Al-Abdullah explained that these economic dealings will satisfy people’s needs and provide them with goods in low prices, especially that the “Autonomous Administration” areas are excluded from the sanctions-imposed by the “Caesar Act.”
According to the analysis provided by “COAR” website, the commercial activity through “M4” in the northeast of Syria focuses these days on the law of supply and demand as well as on relations and ties between the main actors in the region.
The website added that regime-controlled areas import crude fuel from the “Autonomous Administration” held areas on the condition of receiving a portion of its refined products such as diesel.
Meantime, most wheat exports go to the regime areas in exchange for milled flour. While some of it is smuggled to Kurdistan, according to the same website.

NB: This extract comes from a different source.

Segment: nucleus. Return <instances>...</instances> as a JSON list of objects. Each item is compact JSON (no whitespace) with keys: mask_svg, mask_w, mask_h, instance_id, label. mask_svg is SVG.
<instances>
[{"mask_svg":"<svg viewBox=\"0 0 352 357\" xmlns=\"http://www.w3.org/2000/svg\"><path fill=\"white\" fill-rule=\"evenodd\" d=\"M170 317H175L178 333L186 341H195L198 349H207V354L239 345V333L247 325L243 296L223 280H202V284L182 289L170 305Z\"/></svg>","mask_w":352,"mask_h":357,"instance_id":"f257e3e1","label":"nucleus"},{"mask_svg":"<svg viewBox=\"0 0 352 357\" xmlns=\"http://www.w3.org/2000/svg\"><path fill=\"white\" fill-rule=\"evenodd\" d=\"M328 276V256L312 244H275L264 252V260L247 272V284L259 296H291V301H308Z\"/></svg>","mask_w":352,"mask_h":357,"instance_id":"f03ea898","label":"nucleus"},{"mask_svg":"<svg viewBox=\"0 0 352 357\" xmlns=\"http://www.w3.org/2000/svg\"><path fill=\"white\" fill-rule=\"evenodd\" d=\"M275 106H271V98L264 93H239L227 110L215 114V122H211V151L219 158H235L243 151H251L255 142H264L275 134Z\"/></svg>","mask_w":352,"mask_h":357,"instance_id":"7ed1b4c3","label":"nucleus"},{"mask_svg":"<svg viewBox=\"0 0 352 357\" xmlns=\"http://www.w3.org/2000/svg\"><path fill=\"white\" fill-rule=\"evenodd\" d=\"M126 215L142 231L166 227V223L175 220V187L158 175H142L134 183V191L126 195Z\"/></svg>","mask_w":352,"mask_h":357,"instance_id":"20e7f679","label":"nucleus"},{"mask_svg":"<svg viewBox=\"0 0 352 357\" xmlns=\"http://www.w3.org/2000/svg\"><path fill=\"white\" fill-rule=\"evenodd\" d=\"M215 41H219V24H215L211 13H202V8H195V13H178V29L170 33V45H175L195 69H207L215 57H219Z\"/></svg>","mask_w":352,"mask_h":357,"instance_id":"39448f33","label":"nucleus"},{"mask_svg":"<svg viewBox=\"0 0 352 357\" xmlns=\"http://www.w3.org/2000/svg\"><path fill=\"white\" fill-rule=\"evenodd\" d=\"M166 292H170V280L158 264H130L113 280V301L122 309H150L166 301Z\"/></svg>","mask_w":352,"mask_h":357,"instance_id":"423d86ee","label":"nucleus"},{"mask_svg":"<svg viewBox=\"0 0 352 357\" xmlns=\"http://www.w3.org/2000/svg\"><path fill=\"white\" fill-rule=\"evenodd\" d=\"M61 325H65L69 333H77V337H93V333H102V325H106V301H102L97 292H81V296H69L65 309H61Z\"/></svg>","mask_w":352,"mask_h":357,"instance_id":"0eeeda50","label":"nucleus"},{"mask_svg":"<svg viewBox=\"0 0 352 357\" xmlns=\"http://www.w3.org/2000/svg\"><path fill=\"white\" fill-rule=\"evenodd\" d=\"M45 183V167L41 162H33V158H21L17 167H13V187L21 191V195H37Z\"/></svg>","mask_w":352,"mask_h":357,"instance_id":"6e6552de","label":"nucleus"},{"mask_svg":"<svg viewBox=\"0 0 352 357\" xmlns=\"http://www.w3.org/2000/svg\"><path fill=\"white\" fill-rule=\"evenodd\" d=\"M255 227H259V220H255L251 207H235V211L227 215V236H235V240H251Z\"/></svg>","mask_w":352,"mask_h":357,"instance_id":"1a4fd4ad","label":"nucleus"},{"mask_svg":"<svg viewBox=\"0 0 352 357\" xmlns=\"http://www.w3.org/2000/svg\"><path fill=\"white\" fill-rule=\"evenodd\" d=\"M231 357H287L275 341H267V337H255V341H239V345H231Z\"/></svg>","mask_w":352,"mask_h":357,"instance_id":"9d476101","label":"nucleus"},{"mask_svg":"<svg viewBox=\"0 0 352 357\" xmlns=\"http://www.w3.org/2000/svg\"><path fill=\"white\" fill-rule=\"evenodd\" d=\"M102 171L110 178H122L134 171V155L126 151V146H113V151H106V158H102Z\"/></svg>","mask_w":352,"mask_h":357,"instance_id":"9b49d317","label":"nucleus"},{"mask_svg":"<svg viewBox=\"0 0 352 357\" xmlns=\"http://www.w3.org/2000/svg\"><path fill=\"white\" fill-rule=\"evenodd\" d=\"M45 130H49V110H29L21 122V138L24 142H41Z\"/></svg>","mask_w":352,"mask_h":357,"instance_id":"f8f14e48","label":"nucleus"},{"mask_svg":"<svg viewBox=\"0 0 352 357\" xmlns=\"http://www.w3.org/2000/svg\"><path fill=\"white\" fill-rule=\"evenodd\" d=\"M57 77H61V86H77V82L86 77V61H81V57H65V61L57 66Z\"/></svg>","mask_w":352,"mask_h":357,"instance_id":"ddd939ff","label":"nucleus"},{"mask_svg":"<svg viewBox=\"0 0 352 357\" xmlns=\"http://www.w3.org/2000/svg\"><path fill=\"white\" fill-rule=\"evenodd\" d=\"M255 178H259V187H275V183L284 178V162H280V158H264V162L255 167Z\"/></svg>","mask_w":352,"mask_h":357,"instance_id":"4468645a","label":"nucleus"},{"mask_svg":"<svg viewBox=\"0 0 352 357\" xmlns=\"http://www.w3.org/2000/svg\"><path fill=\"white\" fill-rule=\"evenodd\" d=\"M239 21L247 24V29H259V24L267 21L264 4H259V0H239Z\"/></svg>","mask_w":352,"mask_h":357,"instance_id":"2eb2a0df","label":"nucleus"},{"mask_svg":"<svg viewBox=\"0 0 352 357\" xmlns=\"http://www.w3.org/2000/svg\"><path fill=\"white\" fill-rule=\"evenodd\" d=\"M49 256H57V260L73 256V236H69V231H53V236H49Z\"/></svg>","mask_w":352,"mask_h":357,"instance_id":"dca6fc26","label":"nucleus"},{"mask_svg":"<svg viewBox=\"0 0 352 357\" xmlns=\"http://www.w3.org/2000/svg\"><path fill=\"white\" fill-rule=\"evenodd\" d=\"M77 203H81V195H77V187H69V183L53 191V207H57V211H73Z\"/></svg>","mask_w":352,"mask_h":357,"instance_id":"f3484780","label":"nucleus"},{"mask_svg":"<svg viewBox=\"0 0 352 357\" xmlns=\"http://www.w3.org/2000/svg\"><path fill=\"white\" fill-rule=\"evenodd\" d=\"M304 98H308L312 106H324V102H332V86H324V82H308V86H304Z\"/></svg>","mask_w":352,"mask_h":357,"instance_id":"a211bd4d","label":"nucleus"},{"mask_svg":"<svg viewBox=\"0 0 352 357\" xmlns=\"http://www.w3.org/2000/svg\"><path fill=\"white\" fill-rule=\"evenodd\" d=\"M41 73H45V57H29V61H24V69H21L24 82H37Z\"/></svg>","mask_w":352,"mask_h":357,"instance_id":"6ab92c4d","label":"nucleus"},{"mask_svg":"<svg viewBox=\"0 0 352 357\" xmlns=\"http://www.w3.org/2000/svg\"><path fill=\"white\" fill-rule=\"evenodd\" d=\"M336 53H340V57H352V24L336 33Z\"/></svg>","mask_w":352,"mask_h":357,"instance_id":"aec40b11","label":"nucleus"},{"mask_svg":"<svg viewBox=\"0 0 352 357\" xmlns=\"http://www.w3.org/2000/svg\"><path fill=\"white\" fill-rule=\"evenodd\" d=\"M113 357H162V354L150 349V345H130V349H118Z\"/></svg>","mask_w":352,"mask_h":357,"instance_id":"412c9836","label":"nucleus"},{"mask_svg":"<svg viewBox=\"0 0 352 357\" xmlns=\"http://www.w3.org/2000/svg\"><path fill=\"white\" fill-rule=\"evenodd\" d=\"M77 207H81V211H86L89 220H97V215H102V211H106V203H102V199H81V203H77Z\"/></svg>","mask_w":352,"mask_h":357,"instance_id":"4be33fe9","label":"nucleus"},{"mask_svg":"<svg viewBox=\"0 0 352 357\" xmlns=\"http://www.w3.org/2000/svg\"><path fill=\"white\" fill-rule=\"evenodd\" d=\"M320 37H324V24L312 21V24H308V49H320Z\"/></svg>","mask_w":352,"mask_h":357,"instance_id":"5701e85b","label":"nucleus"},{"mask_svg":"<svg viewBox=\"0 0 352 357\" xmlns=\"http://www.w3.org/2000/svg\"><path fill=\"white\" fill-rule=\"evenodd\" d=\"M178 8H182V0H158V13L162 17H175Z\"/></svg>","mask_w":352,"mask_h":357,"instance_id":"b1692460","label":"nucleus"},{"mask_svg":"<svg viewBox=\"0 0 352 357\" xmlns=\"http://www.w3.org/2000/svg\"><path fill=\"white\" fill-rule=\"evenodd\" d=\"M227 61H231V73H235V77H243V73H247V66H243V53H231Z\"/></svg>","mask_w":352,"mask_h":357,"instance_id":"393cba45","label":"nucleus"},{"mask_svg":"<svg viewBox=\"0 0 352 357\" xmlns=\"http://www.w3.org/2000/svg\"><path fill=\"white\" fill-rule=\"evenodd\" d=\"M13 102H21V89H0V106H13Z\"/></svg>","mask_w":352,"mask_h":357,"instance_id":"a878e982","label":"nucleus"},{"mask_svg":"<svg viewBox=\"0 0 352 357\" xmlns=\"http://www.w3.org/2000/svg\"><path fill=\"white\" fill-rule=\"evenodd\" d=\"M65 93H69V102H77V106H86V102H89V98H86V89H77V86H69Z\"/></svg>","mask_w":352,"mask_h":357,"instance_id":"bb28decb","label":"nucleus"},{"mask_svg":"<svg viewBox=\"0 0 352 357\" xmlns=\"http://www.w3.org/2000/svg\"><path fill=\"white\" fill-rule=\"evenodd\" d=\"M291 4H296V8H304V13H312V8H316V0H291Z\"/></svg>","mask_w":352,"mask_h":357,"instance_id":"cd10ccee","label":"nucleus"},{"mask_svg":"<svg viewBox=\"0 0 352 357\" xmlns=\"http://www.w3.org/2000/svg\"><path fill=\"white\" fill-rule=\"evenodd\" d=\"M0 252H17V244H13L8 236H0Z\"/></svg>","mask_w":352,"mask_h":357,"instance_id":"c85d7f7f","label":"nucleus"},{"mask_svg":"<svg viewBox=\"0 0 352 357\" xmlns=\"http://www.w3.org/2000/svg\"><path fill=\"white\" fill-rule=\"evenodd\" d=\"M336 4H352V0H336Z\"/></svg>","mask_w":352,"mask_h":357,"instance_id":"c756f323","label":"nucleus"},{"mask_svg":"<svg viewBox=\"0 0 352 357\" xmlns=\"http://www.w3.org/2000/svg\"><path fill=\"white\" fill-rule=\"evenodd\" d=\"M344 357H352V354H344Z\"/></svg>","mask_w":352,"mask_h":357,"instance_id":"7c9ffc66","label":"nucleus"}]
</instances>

The analysis discussed also the long inspection periods on the international road “M4”, which leads to the damaging of certain goods like fruits and vegetables, where these items get offloaded and repackaged on trucks. In addition, the controlling actors on both sides of the crossing point (the regime and the Autonomous Administration) impose fees which effects consumers by increasing the prices these goods and products.
“Caesar Act” accelerates Moscow’s steps
Meantime, the Syrian regime, Russia and Iran are waiting for the American legislation to come into force mid the current month, which will impose additional sanctions on the Syrian regime, its supports and those dealing with it.
The new legislation, known as ” The Caesar Syria Civilian Protection Act “, aims to bring to justice and hold accountable all those responsible for human rights violations. The bill was incorporated in the National Defense Authorization Act for Fiscal Year 2020, to avoid any new obstructions in the Congress after more than five years of drafting.
According to the economic researcher, Moscow is doing its best in the current period to accelerate all procedures which will help resume the economic activity before “the Caesar Act” comes into force, hoping that this will help mitigate the impact of sanctions imposed on the Syrian regime.
Al-abdullah talked about how excluding the “Autonomous Administration” areas from sanction imposed by the “Caesar Act” enabled Moscow, its allies as well as the local economic networks working with the Syrian regime in these regions to circumvent these sanctions from the Iraqi borders into regime areas.
Al-abdullah added that the regime and Moscow count heavily on these networks, which gained expertise in smuggling oil derivatives, wheat and other strategic commodities over the past years, to help mitigate some of the economic pressure on the Syrian regime. The researcher pointed out to a previous implicit cooperation between the regime and the “Autonomous Administration” to supply oil to the former’s areas through these networks.
Moreover, Moscow will rely heavily on the international road “M4” compared to “M5”, which may not fulfill its needs in case the “Caesar Act” came into force to ban all foreign companies and banks from carrying out any transactions with the Syrian regime institutions. Hence, this reliance is based on the idea of mitigating the future impacts of the Caesar act, as al-Abdullah put it.
Would Russia succeed?
Economic researcher Muhammad al-Abdullah thinks that Moscow success to reopen the road connecting Aleppo, Raqqa, al-Hasakah and Ain Issa is conditioned by two main factors. The first is linked to the extent to which it can gain public support in these regions and gain the local community’s trust through reviving the economic situation and securing basic public services in light of the deteriorating economic conditions.
While the second factor has to do with the Americans’ willingness to implement the “Caesar Act” as well as Washington’s ability to make the sought differences through the regime’s political obedience. Meantime, both the regime and Moscow will rely on time, their allies support along with the local economic networks to thwart the impact of the Act. Therefore, Moscow will continue its endeavor to maintain its economic gains inside Syria with an American consent, whether through opening international roads on a small scale or through imposing economic control over all joints of the Syrian economy on a large scale.